Rows of spatial question data
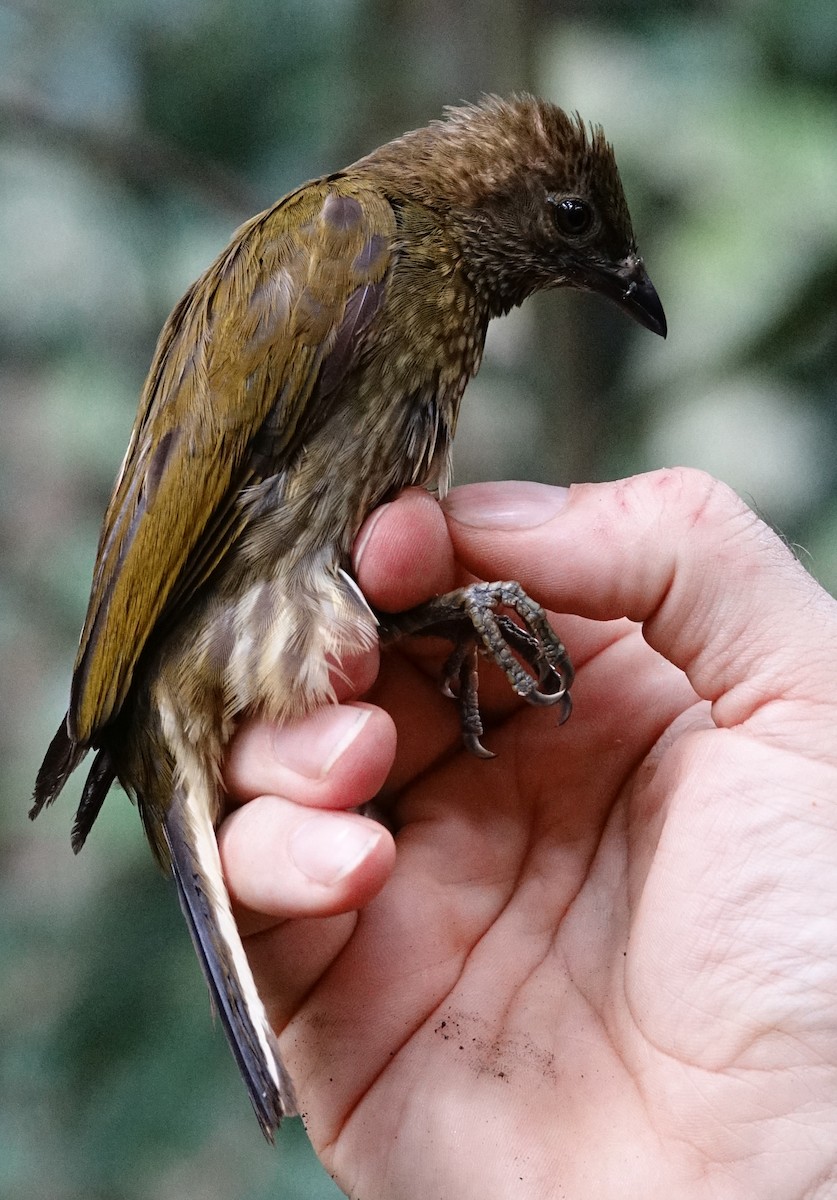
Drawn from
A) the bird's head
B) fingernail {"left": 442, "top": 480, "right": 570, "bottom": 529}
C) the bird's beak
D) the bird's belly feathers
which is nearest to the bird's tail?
the bird's belly feathers

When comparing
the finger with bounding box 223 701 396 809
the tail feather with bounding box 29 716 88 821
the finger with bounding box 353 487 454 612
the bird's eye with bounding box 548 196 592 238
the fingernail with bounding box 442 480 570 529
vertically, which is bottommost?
the tail feather with bounding box 29 716 88 821

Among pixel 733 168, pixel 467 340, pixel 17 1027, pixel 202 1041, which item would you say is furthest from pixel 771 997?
pixel 17 1027

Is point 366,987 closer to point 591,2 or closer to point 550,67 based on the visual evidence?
point 550,67

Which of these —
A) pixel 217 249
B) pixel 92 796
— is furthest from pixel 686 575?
pixel 217 249

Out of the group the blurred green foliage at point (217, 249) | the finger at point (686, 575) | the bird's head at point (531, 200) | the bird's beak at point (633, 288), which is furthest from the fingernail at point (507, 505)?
the blurred green foliage at point (217, 249)

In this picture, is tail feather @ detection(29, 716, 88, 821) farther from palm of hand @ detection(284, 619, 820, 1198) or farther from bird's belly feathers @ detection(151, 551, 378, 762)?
palm of hand @ detection(284, 619, 820, 1198)
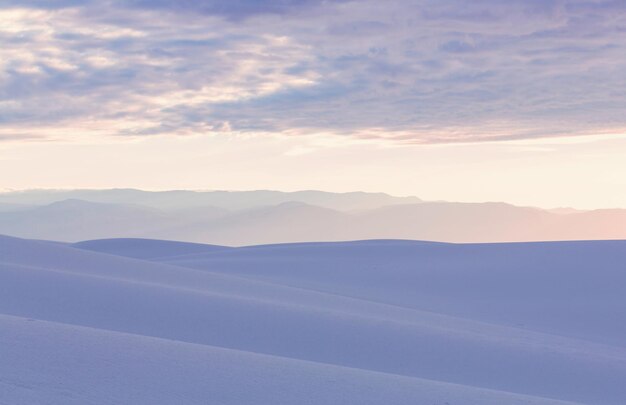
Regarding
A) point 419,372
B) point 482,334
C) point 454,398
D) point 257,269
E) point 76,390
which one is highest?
point 257,269

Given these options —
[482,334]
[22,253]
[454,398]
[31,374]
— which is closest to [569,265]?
[482,334]

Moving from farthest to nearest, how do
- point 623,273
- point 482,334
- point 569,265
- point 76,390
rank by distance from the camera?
point 569,265 → point 623,273 → point 482,334 → point 76,390

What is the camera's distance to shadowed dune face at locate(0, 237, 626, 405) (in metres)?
7.62

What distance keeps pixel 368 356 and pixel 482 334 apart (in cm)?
322

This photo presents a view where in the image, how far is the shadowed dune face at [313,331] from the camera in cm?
762

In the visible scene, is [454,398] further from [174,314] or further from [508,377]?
[174,314]

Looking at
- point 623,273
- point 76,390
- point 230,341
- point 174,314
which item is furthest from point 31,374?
point 623,273

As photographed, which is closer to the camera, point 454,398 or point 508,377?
point 454,398

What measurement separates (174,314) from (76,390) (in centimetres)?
574

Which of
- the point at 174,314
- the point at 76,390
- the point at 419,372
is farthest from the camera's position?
the point at 174,314

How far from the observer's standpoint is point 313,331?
39.9ft

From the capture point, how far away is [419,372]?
35.4 feet

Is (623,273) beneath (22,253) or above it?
above

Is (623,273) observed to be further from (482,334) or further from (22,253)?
(22,253)
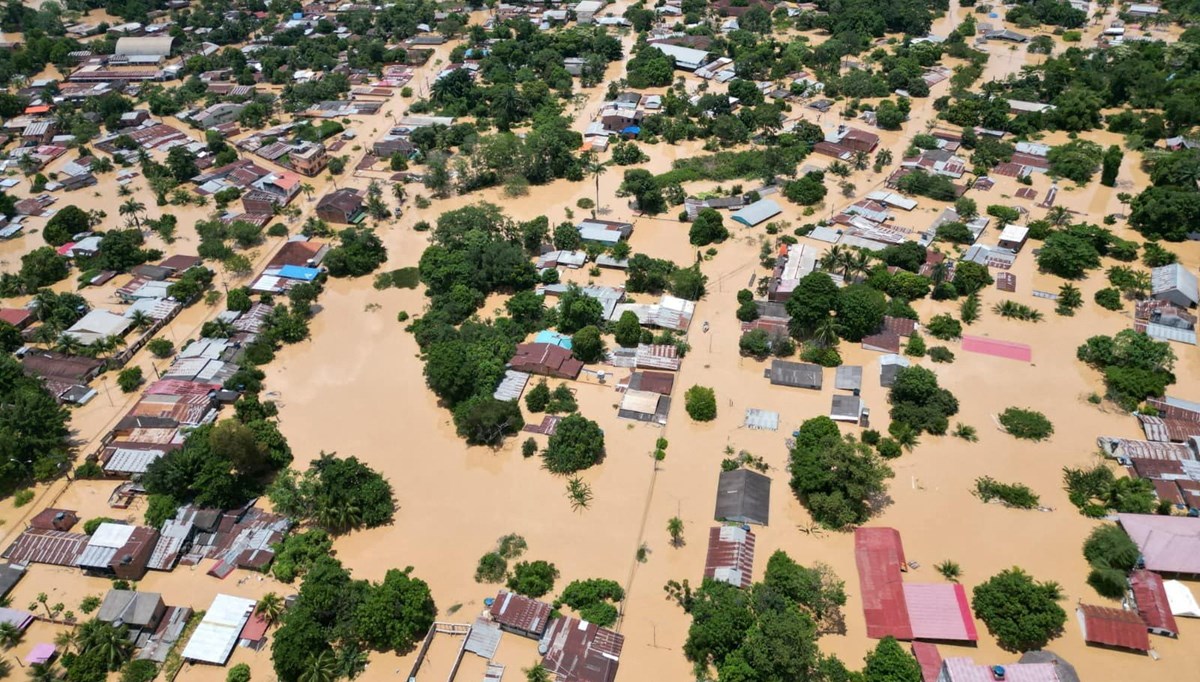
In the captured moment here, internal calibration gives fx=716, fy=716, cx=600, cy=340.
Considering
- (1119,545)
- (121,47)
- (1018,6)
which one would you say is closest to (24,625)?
(1119,545)

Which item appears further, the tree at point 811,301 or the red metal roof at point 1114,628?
the tree at point 811,301

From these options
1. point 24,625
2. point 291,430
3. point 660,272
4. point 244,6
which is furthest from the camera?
point 244,6

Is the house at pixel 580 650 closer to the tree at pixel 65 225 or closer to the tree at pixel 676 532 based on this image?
the tree at pixel 676 532

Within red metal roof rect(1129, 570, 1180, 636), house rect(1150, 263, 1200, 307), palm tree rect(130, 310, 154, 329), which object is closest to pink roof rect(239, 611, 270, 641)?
palm tree rect(130, 310, 154, 329)

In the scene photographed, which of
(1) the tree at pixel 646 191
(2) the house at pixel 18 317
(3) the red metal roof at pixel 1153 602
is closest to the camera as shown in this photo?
(3) the red metal roof at pixel 1153 602

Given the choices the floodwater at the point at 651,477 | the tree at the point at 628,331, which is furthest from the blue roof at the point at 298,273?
the tree at the point at 628,331

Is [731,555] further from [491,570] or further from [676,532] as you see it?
[491,570]

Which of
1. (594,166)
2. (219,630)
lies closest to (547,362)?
(219,630)

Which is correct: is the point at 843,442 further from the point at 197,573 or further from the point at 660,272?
the point at 197,573

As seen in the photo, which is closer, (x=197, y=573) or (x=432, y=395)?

**WHAT TO PRODUCE**
Convert the part of the listing that opens with the line containing "Which is correct: is" and runs through the end of the listing into a JSON list of strings, one string per line, omitting blank lines.

**CORRECT RESULT**
[
  "Which is correct: is the point at 843,442 further from the point at 197,573 or further from the point at 660,272?",
  "the point at 197,573",
  "As seen in the photo, which is closer, (x=197, y=573) or (x=432, y=395)?"
]